You will be amazed by the number of things needed to make your little pocket love-joy the amazing device it is. This article by Techradar (a must-read) just goes to show how extravagant we can get with the earth’s resources to achieve the connected world & pure mobile entertainment of our dreams.

The collective embarrassment of the world has shone through in ways, some more innovative than others. Fairphone is an ambitious project to manufacture phones in a process that is conscious of the environmental impact of the business. That’s one. Add to this the various modularity implementations by Google (Project Ara), Motorola and LG among others; projects that aim to make your phone or tablet last longer with swappable/upgradeable parts. There are refurbishment programs too, most recently by Samsung, to sell used phones. This counteracts the need to manufacture gadgets for the mid-tier or low-tier market segment. Apple too has been doing this. The auto industry swivels around this, even.

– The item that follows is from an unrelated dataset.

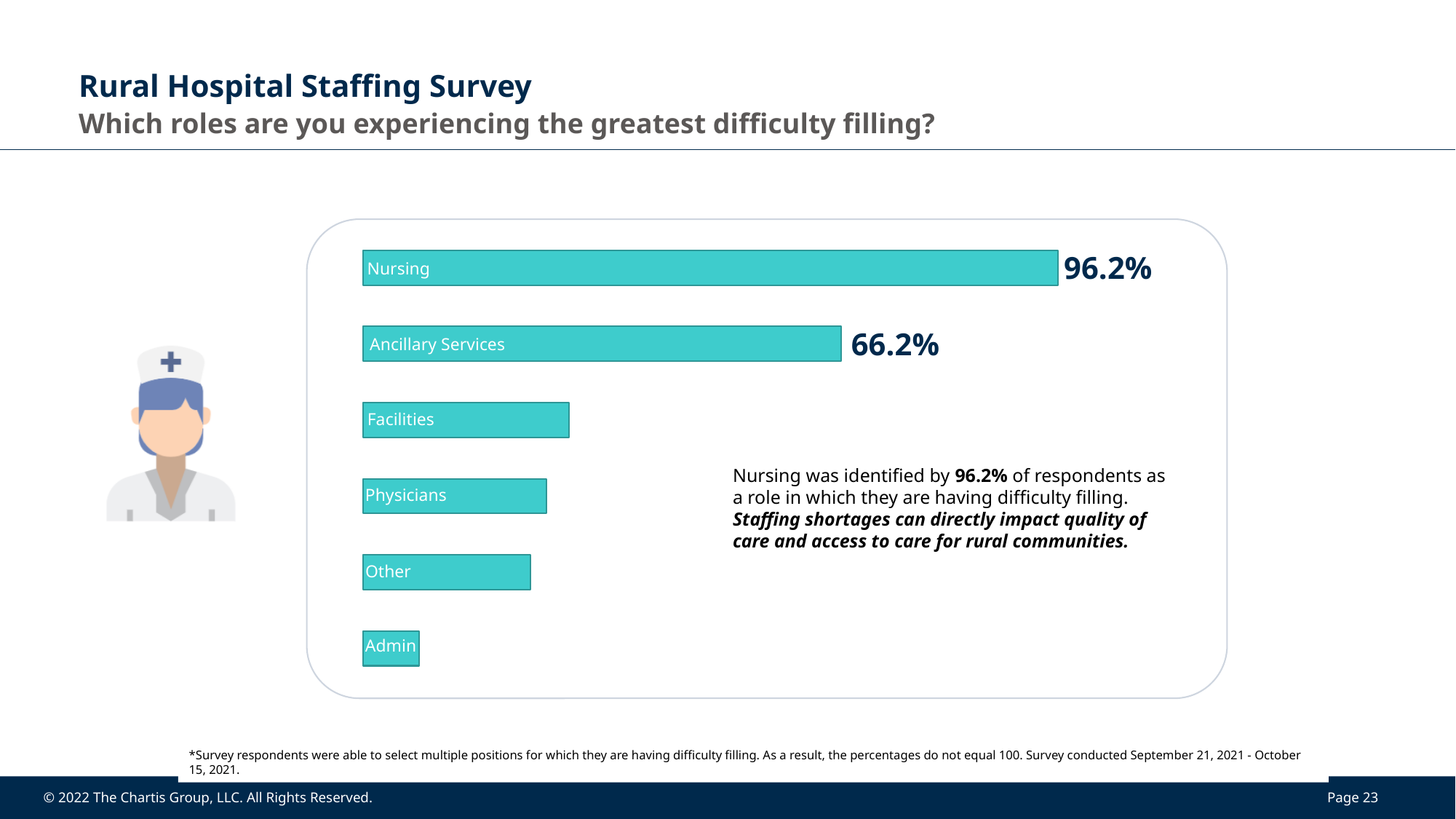
Which role has the highest value in the chart? Nursing Which role is listed second from the top in the chart? Ancillary Services What percentage of respondents identified Nursing as a role they are having difficulty filling? 96.2% Which has a larger value, Facilities or Admin? Facilities How many roles are shown in the chart? 6 Which has a larger value, Other or Admin? Other What survey question does the chart answer, as shown in the slide subtitle? Which roles are you experiencing the greatest difficulty filling? Which has a larger value, Physicians or Admin? Physicians Which role has the shortest bar in the chart? Admin What type of chart is shown on the slide? Bar chart What is the difference between the values for Nursing and Ancillary Services? 30.0% What is the value shown for Ancillary Services? 66.2%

Then there is the whole recycling business.

Various phone parts go to waste with our thrifty nature. We discard too much. A huge percentage of e-waste is made up of phones and tablets which are almost always non-upgradeable. Most computers can be upgraded. Thankfully, a number of companies and organizations have grown around/adapted ways to deal with this issue within the African continent and specifically in Kenya, Recycle Afrika and WEEE Centre (Kenya) being some of the notable organizations dealing with e-waste.

Japan is one of the countries that has been on the forefront in this strategy that the UN now calls “one of the world’s fastest growing streams of waste” in the society today. According to The Verge, they have been recycling tons of e-waste year after year, 2014 being a remarkable one where they salvaged 143 kilograms of gold, 1.566 tons of silver and 1.112 tons of copper, all of which are crucial in the manufacture of electronics, which the country is known for.

One of their strategies, according to Nikkei Asian Review and The Verge, is to reclaim all the precious metals required for the 2020 Tokyo Olympics medals from e-waste. This isn’t unachievable with the numbers shown above. This is an important move not just in an effort to ease the environmental burden of such manufacturing processes but also because the Olympics is a global hallmark event. If this glowing event itself shows effort in recycling and actually giving a damn about the environment, then perhaps these actions will be mirrored elsewhere in the world.

I honestly root for this. In the next Olympics, there hopefully will be more than games to cheer for.